> _ЧТО ТРЕБУЕТСЯ_
Ответьте по отрывку о Раневской и Лопахине на три вопроса:
1. Как Любовь Андреевна восприняла трагическую гибель сына?
2. Между чем, согласно отрывку, парижские телеграммы вынуждают делать выбор?
3. Сколько лет было Ермолаю Лопахину, когда он впервые вошел в барский дом?

> _ОТРЫВОК ДЛЯ ЧТЕНИЯ_
::::::::

Так для Любови Андреевны трагическая гибель сына, воспринятая как наказание за нравственный проступок и стала этой "исходной душевной травмой", которая начисто отравила и исказила ее жизнь, превратила счастье в мучение, всю жизнь в ощущение неискупленной вины и обреченности на наказание. А это уже и создало "душевную константу", настроенность души, которая заставляет Раневскую все воспринимать как возмездие, Божье наказание, за то, что преступила.
Кстати, и парижские телеграммы - наказание искушением и необходимостью выбора между "грязным" Парижем и белым-белым Садом.
Для Ермолая Лопахина, пятнадцатилетнего вовсе неграмотного или малограмотного сына деревенского торговца, первый вход его в недоступный барский дом, ласка молодой барыни, некий свет, пролившийся в его душу в тот счастливый - или несчастный? - день стали так же "исходной душевной травмой", потрясением, наложившим печать на всю дальнейшую жизнь.
Надо взять в расчет, что Ермолай - натура, несомненно, одаренная.
"Мой папаша был мужик, идиот, ничего не понимал, меня не учил, а только бил спьяна, и все палкой. В сущности и я такой же болван и идиот. Ничему не обучался, почерк у меня скверный, пишу я так, что от людей совестно, как свинья".

::::::::

> _ИСХОДНЫЕ ДАННЫЕ_
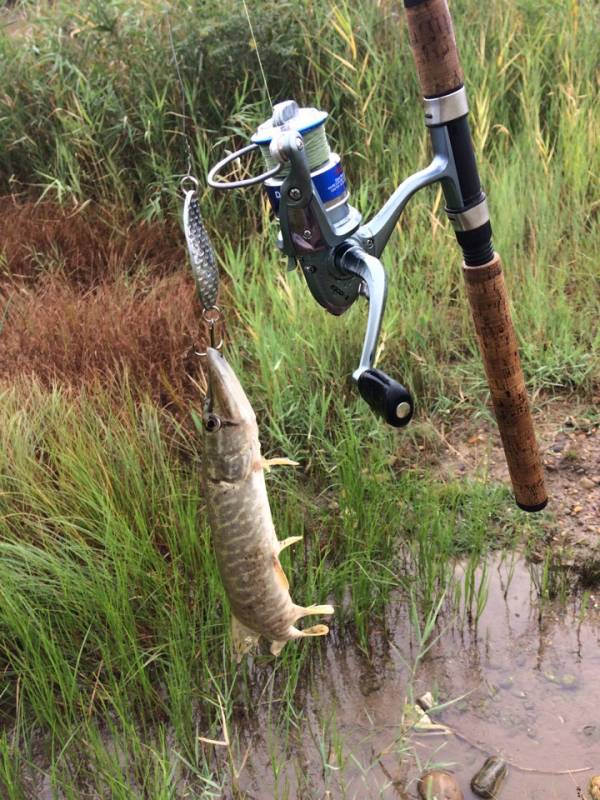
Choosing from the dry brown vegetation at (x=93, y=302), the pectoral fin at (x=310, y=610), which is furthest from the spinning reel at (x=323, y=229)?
the dry brown vegetation at (x=93, y=302)

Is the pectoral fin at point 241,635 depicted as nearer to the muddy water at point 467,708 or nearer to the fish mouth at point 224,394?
the muddy water at point 467,708

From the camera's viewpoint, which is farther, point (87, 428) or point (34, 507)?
point (87, 428)

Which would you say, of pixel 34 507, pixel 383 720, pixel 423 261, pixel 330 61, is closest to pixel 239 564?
pixel 383 720

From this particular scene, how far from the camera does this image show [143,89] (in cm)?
428

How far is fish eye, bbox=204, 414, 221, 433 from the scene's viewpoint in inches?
64.0

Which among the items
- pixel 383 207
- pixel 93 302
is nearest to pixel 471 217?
pixel 383 207

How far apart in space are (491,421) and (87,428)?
1345mm

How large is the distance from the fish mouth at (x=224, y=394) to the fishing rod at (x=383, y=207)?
0.69 ft

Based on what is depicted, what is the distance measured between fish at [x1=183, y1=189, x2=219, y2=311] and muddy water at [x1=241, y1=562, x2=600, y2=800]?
1132mm

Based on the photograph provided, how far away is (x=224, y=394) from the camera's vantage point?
1578 millimetres

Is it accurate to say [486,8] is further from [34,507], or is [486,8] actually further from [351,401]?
[34,507]

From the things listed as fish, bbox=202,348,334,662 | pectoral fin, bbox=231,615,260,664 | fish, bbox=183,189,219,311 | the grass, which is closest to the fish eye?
fish, bbox=202,348,334,662

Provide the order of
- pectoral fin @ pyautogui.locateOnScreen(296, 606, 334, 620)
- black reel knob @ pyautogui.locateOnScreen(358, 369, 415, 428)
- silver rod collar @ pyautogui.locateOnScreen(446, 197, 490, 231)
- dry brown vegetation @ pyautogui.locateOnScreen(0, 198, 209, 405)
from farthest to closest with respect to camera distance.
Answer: dry brown vegetation @ pyautogui.locateOnScreen(0, 198, 209, 405) → pectoral fin @ pyautogui.locateOnScreen(296, 606, 334, 620) → silver rod collar @ pyautogui.locateOnScreen(446, 197, 490, 231) → black reel knob @ pyautogui.locateOnScreen(358, 369, 415, 428)

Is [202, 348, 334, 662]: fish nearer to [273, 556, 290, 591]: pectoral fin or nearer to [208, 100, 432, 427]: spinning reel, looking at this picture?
[273, 556, 290, 591]: pectoral fin
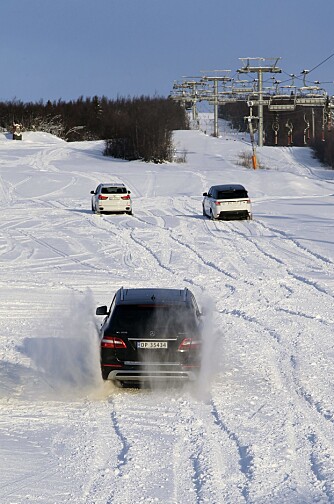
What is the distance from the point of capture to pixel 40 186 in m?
57.4

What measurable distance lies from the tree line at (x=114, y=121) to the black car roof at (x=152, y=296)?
227 ft

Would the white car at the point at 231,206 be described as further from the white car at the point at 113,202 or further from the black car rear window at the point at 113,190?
the black car rear window at the point at 113,190

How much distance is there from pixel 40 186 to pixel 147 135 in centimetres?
2676

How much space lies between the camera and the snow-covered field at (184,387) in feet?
26.0

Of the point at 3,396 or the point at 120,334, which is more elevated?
the point at 120,334

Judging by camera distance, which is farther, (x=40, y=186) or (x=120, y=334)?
(x=40, y=186)

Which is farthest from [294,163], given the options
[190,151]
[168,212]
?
[168,212]

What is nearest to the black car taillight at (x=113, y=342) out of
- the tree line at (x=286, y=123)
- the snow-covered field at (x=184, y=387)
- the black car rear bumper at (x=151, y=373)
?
the black car rear bumper at (x=151, y=373)

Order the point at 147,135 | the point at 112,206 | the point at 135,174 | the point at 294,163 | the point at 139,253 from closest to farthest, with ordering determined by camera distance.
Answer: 1. the point at 139,253
2. the point at 112,206
3. the point at 135,174
4. the point at 147,135
5. the point at 294,163

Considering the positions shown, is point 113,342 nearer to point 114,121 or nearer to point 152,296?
point 152,296

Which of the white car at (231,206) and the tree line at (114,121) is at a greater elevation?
the tree line at (114,121)

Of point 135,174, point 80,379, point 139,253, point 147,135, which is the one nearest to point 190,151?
point 147,135

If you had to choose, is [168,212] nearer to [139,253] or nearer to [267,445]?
[139,253]

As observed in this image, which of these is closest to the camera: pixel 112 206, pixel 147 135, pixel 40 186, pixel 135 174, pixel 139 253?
pixel 139 253
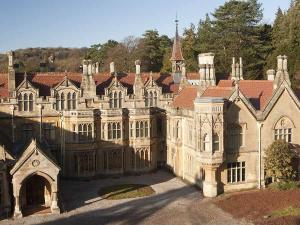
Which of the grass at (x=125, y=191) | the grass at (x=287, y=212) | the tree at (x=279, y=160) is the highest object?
the tree at (x=279, y=160)

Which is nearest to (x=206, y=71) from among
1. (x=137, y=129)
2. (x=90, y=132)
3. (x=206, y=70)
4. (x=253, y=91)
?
(x=206, y=70)

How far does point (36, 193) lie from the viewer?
29547mm

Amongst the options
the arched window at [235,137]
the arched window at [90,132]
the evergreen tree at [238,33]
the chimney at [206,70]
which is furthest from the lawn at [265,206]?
the evergreen tree at [238,33]

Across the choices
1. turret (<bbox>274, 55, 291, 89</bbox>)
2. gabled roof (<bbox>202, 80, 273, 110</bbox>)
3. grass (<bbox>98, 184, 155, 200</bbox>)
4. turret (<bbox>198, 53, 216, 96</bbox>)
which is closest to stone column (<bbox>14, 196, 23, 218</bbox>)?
grass (<bbox>98, 184, 155, 200</bbox>)

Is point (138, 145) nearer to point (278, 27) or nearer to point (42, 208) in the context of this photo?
point (42, 208)

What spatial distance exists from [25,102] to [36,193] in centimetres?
971

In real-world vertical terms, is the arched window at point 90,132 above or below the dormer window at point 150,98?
below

::::::::

> _РЕШЕНИЕ ЗАДАНИЯ_
1. Любовь Андреевна восприняла гибель сына как наказание за нравственный проступок.
2. Парижские телеграммы вынуждают делать выбор между «грязным» Парижем и белым-белым Садом.
3. Ермолаю Лопахину было пятнадцать лет.